Qualcomm, Apple, Oracle. Their GCs are moving around, and from this article, it seems as if they are playing musical chairs. Is the music coming from Qualcomm’s "legal malpractice?"
"In a shuffle between companies with legal challenges spanning the globe, Apple Inc. general counsel Donald Rosenberg is leaving for Qualcomm Inc. after just 10 months in the post.
Oracle Corp. general counsel Daniel Cooperman will replace Rosenberg on Nov. 1, Apple said Friday.

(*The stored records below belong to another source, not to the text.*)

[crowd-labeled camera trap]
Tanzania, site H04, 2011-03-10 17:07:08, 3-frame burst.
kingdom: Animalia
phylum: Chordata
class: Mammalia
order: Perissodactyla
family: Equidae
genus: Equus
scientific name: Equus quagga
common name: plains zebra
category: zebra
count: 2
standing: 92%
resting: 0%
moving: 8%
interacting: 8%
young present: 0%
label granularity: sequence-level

Rosenberg joined Apple last November, when the maker of iPod players and Macintosh computers was in the thick of a stock options scandal. His predecessor there, Nancy Heinen, is now fighting civil charges that she fraudulently backdated stock-options awards to the executive team and a grant to CEO Steve Jobs.
Jobs has a reputation as a tough boss, and his Cupertino-based company maintains an overflowing plate of legal work. In addition to shareholder lawsuits, Apple stays busy building and defending a large portfolio of patents and faces copyright concerns and anticompetitive complaints from a string of European agencies over its iTunes-iPod franchise.
Rosenberg, who spent more than 30 years at International Business Machines Corp. before joining Apple, is jumping to another general counsel post brimming with challenges.
San Diego-based Qualcomm, the world’s second-largest provider of cellular phone chips, is under investigation in the U.S., Europe and Asia for antitrust claims. It also faces major legal battles with rivals Nokia Corp. and Broadcom Corp. over its patents.
Qualcomm’s most recent general counsel, Lou Lupin, resigned in August after a string of legal setbacks and an embarrassing rebuke by a San Diego judge who said Qualcomm was dishonest and committed ‘legal malpractice.’
Apple did not disclose why Rosenberg left.